I'm hoping that we don't get anymore snow. I'm sick and tired of it. I've heard that we've gotten over 3 feet of snow so far. That's way too much. I'm hoping that we can get rid of what we got and stay that way until next winter. Especially when it comes to the farmers and their crops. They need to plow the fields and plant this spring.
Monday, February 22, 2010
I checked my weight this morning and i am back towhere I was before Chirstmas and New Years. I'm back to 210lbs. This ia boost to my self-esteem. I feel so much better since I'm back to where I was before I gained the weight.
We must of gotten more snow after I went to bed last night. I'm going to wait until dad is up and getting ready for the day to shovel the sidewalk.
It's Up To You
by Author Unknown
You are the fellow that has to decide
Whether you'll do it or toss it aside
You are the fellow who makes up your mind
Whether you'll lead or lorger behind -
Whether you'll try for the goal that's afar
Or be contented t ostay just where you are.
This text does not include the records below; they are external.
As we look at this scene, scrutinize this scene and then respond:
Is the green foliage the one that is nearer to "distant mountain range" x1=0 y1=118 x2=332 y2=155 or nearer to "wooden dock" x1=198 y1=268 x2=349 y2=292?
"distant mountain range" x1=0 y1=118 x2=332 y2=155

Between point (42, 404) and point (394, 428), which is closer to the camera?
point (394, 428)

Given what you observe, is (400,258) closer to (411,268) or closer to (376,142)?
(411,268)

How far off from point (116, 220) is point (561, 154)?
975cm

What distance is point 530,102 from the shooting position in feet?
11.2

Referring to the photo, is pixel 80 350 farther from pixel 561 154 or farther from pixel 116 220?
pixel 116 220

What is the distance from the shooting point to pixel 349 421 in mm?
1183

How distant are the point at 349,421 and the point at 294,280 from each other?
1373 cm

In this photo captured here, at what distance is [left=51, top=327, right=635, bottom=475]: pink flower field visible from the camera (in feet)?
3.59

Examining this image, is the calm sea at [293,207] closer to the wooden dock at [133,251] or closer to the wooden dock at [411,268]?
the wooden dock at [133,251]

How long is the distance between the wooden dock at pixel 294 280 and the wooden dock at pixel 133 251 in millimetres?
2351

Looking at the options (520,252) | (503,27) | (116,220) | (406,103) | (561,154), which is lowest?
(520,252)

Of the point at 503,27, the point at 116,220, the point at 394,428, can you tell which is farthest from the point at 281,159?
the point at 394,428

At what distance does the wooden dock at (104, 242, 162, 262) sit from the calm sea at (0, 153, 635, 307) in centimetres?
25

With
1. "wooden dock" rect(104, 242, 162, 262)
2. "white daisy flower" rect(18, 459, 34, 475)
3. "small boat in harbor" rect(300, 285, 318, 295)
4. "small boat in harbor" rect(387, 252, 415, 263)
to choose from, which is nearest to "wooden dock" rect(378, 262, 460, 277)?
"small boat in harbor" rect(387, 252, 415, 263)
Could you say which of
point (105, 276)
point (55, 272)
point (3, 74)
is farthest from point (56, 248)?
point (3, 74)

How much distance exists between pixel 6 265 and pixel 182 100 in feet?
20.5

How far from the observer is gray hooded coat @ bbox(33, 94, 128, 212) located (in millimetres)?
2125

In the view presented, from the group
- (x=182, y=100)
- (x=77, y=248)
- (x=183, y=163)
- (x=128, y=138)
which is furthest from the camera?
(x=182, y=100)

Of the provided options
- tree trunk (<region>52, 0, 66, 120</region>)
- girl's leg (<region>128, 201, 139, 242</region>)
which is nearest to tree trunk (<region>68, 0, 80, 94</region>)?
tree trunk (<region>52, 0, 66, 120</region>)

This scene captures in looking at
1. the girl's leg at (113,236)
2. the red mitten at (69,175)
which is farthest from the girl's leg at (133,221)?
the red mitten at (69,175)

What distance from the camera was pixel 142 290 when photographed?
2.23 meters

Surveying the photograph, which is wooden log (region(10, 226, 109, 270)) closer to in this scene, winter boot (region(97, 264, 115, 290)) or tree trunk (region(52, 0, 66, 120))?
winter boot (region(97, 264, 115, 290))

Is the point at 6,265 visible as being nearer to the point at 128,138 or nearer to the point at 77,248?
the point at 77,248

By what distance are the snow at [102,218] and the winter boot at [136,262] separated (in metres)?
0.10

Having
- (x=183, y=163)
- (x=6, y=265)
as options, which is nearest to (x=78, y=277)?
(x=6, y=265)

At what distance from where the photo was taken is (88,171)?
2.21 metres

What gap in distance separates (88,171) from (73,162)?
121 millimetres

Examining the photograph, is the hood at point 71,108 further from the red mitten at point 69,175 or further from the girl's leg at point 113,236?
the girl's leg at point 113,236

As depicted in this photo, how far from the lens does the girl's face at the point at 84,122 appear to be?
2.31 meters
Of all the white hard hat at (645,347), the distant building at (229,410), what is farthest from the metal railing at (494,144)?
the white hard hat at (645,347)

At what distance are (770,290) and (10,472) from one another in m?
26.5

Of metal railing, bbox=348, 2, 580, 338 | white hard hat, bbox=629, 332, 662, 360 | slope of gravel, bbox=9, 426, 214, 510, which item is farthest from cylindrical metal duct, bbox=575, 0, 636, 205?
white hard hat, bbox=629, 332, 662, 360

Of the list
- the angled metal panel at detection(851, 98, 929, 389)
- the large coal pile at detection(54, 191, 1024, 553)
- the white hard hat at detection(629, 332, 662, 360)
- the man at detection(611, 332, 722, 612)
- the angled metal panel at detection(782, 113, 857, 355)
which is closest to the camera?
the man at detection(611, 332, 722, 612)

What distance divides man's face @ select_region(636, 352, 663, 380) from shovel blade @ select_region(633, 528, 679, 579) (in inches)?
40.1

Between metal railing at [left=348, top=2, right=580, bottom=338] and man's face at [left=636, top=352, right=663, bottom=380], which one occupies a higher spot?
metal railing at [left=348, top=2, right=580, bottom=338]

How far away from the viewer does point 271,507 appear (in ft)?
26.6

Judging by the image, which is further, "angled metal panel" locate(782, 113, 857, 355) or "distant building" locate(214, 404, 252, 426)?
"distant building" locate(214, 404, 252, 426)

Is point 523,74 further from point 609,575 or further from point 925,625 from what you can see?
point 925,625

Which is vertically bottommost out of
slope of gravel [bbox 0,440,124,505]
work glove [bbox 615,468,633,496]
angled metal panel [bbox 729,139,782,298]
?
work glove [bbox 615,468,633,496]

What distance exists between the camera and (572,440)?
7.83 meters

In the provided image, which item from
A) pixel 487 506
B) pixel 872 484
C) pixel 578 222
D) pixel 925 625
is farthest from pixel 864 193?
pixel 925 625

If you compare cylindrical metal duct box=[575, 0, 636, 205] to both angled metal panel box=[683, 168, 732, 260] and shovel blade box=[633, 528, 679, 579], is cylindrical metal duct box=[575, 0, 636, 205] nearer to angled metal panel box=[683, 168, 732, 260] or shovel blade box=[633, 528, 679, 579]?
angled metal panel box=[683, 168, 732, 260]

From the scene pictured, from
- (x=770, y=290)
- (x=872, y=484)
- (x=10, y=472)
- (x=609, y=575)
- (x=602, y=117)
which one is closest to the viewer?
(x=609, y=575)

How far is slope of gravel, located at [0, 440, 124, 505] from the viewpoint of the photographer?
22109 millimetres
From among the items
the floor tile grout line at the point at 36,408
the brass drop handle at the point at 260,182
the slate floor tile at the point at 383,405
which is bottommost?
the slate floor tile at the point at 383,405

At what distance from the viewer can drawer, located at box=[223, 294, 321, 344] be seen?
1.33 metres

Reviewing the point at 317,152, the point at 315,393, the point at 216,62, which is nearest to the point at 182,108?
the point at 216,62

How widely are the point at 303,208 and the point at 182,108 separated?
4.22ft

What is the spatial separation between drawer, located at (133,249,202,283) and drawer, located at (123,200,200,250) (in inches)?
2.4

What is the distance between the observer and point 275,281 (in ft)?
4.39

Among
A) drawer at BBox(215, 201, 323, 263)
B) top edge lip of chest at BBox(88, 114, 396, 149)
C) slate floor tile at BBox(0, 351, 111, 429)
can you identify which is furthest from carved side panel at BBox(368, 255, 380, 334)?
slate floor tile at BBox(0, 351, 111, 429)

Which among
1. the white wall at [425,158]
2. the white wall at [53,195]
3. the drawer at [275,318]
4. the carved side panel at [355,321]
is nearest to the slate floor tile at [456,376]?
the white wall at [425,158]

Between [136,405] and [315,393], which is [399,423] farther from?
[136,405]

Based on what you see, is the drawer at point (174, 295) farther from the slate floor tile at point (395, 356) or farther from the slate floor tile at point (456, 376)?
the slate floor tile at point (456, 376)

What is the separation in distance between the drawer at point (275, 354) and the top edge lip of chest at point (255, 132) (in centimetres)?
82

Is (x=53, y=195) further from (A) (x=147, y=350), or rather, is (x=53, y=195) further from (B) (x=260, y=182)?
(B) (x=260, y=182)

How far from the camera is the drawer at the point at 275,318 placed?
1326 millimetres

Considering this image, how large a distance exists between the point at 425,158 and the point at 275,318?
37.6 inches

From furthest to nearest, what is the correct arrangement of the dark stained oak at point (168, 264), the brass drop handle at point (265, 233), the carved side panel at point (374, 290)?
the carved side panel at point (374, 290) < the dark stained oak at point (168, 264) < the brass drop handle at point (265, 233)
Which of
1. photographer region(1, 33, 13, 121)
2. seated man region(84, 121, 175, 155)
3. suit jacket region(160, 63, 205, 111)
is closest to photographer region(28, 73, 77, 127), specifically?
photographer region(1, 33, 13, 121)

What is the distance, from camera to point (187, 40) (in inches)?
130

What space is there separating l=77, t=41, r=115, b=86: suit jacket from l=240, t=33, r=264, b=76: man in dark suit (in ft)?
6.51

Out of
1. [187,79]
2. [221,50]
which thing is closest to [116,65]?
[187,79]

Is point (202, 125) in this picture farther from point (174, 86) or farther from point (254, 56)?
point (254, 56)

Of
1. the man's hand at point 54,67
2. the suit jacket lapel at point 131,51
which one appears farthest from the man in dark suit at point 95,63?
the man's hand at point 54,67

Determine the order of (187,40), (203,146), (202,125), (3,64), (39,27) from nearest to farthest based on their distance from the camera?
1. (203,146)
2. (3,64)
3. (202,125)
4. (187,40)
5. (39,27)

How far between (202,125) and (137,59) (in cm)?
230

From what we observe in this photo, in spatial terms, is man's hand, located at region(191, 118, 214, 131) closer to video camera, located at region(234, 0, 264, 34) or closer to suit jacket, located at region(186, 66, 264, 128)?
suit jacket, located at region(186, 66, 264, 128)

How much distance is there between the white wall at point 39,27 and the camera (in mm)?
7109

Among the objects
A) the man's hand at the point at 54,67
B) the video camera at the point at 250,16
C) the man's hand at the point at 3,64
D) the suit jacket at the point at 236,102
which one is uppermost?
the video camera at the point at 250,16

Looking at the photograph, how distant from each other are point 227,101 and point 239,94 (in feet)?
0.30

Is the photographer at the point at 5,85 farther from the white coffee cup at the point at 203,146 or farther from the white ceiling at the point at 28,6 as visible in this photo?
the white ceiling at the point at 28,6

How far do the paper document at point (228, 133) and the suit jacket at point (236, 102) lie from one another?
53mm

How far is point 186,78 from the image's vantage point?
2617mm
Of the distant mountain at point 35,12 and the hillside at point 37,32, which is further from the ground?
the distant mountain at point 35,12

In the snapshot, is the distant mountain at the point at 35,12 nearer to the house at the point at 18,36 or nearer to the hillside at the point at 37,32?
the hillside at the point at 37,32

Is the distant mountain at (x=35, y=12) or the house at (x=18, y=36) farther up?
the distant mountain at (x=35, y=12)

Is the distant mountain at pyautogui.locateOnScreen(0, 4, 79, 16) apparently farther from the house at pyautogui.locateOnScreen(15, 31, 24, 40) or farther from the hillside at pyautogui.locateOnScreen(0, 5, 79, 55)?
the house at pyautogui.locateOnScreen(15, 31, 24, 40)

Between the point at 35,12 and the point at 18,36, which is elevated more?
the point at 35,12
Take it or leave it, Here's something to do,
Just think it over. It's all up to you.
What do you wish? To be know as a shirk
Or known as a good man who's willing to work
Scorned for a loafer or priased by your chief
Rich man or poor man or beggar or thief?
Eager or earnest or dull through the day,
Honest or crooked? It's you who must day!
You must decide in the face of the test
Wheather you'll shirk it or give your best.
We never left town today. We might go somewhere tomorrow depending on if the garage here in town needs anything from Galesburg or anywhere else.
Not long after I startd this blog, I fell asleep in dad's recliner. I fell asleep for over an hour for some reason. I wasn't that tired.
Prayer of Confession
Most holy and merciful god:
We confess to you and to one another,
and before the whole company of heaven,
that we have sinned by our own fault,
in thought, word, and deed;
and by what we have left undone.
We have not loved you with our whole heart.
We have not loved our neighbors as ourselves.
We have not forgiven others as we have been forgiven.
We have shut our ears to your call to serve as Christ
We have not been true to the mind of Christ.
And we grieved your Holy Spirit.
We confess that we have not been faithful to you.
We confess the pride, envy and hyprocrisy which
have infected our lives.
Our self-indulgent appetite and ways;
Our negligence in prayer and worship,
and our failure to share the faith that is in us.
We have neglected human need and suffering.
We have made false judgements.
We have had uncharitable thoughts toward our neighbors
Restore us, O God, and let your anger depart from us.
Hear us, O God, for your mercy is great. AMEN
We did this prayer yesterday in church. We did this one at the beginning of Lent last year I believe.
Sunday, February 21, 2010
All we did today was to go to church. It's been snowing pretty much all day long. So we never left town. We ate uptown at lunch and went uptown to get supper and brought it home.
The only reason why I didn't have a blog entry yesterday is because I was REALLY tired and wouldn't of been able to stay awake for it. I'm awake now.
I got 3 Avon orders over the weekend. One online yesterday from GRANNYFRANNY and the other 2 today. One was a teacher that I had from 5th through 7th grade and the other is dad. So, GRANNYFRANNY, if you're reading this, thanks. If anyone needs any Avon products (besides makeup and perfumes), go to http://www.youravon.com/esingleton.
We got over 4" of snow today. Dad saw that Macomb got over 6" of snow. That's way too much of the white stuff. I really hate this stuff. I can't even take Lady for a walk.
I took Lady for a walk yesterday afternoon. It's probably the reason why I was tired last night and tonight.